It’s November, and Umar Gebril, area manager at Academy Mortgage in Seattle, is working on his business plan for 2019. While other originators might be a little uncertain about their approach in the coming months, Gebril plans to stay the course that he put in place several months ago, which was to stay very aggressive.
“Because volume is down, a lot of LOs are pulling back, they’re not spending the marketing money, they’re not doing the same sort of proactive outreach. A lot of people are kind of afraid to talk about interest rates because they’ve gone up so much,” he said. “I made the conscious decision maybe four months ago to honestly just double down, and I’m actually spending more money in marketing right now than I’ve ever spent in my career.”
It’s a brave move but fortune, apparently, favors the brave. In 2017, Gebril closed $132 million in loan volume, and has consistently been a top producer both at Academy Mortgage since 2014 and before that as a member of Bank of America’s Platinum Club. While his loan volume has remained high, what changed after the move was the ability to control much more of the process, ensuring that he could keep promises to his referral partners and keep tabs on deals as they went through his pipeline.
Having that control is something that Gebril values highly, and something that he has made time for since his move to Academy. He began his time there managing and establishing multiple branches, but over the past few years, he’s stepped back from that in order to focus more closely on his personal production and his direct team. He’s been able to implement some small tweaks, such as moving his entire team to the cloud and using Dropbox, which had a massive impact on increasing efficiencies and removing some of the tedious paper-based barriers that previously existed.
Technology gets a lot of play these days, but the biggest hurdle Gebril is facing isn’t implementing new technologies or systems into this playbook. Rather, it’s other originators and the lengths that they will go to do business in the increasingly competitive environment. Because he has friends and colleagues at other major competitors, he knows that pricing looks like, and at least once a week he sees quotes where he knows the originator is doing these loans at a loss.
“It’s difficult—not just from the standpoint of losing the business, but it’s difficult to explain that to your borrower. You can’t fault the borrower in those circumstances; they’re a consumer and they’re shopping for the best deal, but it’s tough when you know they’re operating at a loss,” Gebril said. “I refuse to do loans at a loss even though sometimes it means losing the deal and sometimes, losing the referral source.”
To be sure, operating at a loss isn't a sustainable model, for sure, and who knows how long that approach can continue. But instead of doing whatever it takes to close any deal, Gebril is focusing on incrementally increasing his purchase transactions, with a goal of his business being 91% purchase in 2019. While he’s planning on staying aggressive, being more systematic about following up with deals that he’s closed, and asking for more business, he said that what’s working for him now and what will work for him in the future isn’t what’s going to work for someone who’s either starting out in the business or a lower-producing originator looking for that extra boost in business.
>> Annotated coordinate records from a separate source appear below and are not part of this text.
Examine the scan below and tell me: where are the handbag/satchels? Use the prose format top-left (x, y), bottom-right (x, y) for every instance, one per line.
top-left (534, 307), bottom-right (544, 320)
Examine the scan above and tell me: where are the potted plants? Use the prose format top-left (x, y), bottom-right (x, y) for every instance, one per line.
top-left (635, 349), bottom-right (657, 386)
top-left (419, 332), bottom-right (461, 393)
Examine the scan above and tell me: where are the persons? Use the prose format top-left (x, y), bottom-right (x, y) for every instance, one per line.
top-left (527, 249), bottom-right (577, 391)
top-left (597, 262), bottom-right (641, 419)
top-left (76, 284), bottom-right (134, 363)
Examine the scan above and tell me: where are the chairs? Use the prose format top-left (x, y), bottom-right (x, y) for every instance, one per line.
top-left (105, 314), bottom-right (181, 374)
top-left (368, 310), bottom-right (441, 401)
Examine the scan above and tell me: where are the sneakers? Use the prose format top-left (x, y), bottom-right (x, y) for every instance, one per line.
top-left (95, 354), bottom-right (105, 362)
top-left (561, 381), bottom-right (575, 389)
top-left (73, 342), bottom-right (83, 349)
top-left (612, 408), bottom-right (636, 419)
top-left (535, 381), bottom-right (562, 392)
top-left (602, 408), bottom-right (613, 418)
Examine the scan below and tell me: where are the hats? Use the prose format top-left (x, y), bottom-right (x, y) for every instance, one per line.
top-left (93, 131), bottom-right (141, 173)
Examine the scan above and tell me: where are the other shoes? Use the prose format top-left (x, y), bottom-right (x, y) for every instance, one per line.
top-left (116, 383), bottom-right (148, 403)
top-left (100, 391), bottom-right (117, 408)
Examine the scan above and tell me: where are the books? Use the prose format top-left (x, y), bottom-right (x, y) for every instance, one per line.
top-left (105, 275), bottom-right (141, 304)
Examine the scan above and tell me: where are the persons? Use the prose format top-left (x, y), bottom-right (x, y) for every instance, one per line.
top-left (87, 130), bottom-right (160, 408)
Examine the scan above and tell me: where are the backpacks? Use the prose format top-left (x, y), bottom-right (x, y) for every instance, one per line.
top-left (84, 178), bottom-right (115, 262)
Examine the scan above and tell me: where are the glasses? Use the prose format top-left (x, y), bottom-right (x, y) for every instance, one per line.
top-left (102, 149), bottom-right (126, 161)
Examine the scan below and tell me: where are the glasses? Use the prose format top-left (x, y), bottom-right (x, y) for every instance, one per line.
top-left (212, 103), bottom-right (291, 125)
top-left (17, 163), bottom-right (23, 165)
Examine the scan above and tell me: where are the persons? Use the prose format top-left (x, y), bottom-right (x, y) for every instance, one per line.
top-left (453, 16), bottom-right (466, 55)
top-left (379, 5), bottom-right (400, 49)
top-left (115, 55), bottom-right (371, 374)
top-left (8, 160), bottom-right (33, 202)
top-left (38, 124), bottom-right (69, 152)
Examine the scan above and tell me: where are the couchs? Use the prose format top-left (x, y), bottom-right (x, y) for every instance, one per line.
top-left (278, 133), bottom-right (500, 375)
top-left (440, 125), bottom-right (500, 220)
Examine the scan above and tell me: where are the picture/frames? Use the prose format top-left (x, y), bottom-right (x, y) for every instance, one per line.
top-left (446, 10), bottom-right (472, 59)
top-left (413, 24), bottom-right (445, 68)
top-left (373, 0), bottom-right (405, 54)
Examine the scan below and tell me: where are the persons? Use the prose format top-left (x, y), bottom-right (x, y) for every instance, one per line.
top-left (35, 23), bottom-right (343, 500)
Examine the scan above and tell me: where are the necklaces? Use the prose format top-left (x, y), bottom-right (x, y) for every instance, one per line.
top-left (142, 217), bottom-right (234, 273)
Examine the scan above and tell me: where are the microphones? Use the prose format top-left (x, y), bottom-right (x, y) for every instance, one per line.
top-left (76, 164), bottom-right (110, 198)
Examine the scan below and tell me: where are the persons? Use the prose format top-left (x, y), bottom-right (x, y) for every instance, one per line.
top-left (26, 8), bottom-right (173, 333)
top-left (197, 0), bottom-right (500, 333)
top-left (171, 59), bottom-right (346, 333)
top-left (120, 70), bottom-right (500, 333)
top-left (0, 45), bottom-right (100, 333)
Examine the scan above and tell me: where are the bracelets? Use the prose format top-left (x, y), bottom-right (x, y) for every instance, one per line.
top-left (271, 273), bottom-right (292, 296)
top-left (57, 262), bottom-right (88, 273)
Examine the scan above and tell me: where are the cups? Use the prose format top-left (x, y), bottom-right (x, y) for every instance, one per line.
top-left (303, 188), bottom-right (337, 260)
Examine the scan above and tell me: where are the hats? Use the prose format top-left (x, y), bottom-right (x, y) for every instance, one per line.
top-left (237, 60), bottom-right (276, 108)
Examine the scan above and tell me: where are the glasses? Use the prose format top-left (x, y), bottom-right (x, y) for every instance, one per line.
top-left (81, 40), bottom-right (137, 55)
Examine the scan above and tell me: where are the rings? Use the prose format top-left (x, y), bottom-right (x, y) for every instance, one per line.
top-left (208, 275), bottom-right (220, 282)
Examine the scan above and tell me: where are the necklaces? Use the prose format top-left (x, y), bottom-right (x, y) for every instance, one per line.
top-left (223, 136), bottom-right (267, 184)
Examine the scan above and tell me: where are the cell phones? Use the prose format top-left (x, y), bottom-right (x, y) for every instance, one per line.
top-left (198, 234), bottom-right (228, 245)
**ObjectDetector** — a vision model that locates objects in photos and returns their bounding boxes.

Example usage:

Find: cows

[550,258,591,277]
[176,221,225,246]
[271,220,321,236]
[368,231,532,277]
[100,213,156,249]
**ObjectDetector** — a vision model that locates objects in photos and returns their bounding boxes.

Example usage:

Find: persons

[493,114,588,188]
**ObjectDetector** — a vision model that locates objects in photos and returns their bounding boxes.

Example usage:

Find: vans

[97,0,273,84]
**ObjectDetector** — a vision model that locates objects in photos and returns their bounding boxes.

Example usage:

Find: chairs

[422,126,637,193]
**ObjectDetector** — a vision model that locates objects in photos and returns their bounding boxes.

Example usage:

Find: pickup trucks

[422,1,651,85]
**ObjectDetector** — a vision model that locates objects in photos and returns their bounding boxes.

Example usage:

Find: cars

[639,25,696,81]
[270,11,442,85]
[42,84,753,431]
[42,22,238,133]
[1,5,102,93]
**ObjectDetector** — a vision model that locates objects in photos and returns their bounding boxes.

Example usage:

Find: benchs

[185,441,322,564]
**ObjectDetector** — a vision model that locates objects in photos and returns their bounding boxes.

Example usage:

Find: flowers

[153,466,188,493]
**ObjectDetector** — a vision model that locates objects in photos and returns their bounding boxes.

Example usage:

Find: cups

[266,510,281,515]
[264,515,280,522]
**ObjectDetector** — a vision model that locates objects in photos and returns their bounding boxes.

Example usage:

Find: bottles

For people in either of those positions, he says, the key is to find ways to get business directly from the consumer.
“I don’t mean to sound arrogant, but if I’m sitting at a table across from a realtor next to a competitor loan officer, I’m going to win that 90% of the time. The other top producing loan officers are in the exact same boat. Someone that doesn’t do the volume that we do and don’t have the experience is not going to win against one of us. Where they can win is thinking outside the box and marketing to consumers directly instead of referral sources. And if I were starting out today, that’s what I would be doing.”
This could mean marketing directly to employers, schools, hospitals—any way to get to the consumer gives originators with less experience a way to control the borrower and have something tangible to give to any prospective realtor partners: a preapproved lead.
Gebril is a goal-setter and a go-getter, and whether it’s completing a life-long a goal of getting a law degree (which he did in 2013) or reaching that 91% purchase goal, his focus on planning and execution is his key to surviving in today’s climate, and in the years to come.